---- GIVEN TEXT

Path: utzoo!utgpu!news-server.csri.toronto.edu!clyde.concordia.ca!uunet!mcsun!ukc!reading!cf-cm!cybaswan!eeandrew
From: eeandrew@cybaswan.UUCP (e c andrews)
Newsgroups: comp.ai.neural-nets
Subject: Re: Backprop Training
Keywords: neural networks, backpropagation, training
Message-ID: <1944@cybaswan.UUCP>
Date: 14 Aug 90 13:32:19 GMT
References: <1331@winnie.fit.edu>
Reply-To: eeandrew@pyr.swan.ac.uk (e c andrews)
Lines: 19

In article <1331@winnie.fit.edu> dfausett@zach.fit.edu ( Donald W. Fausett) writes:
>	The reason that bipolar (-1,+1) data is better for training than
>binary (0,1) data is that no learning occurs on a connection when its input
>signal is zero.  It is easy to see the reason for this.  During the
>backpropagation phase, the delta error term for a unit is multiplied by
>the input signal to that unit in order to compute the update for the
>weight on that connection......

--------

Rewrite the paragraph in the newsgroup post above that begins "The reason that bipolar" as a short list, keeping its main facts.

---- COLLECTED MATERIAL

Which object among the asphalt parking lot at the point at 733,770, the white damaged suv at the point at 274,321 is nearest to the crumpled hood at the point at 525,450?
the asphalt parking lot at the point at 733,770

--------

(ANSWER BELOW):
- Bipolar (-1, +1) data is better for training than binary (0, 1) data.
- This is because no learning occurs on a connection when its input signal is zero.
- During the backpropagation phase, a unit's delta error term is multiplied by that unit's input signal to compute the update for the weight on that connection.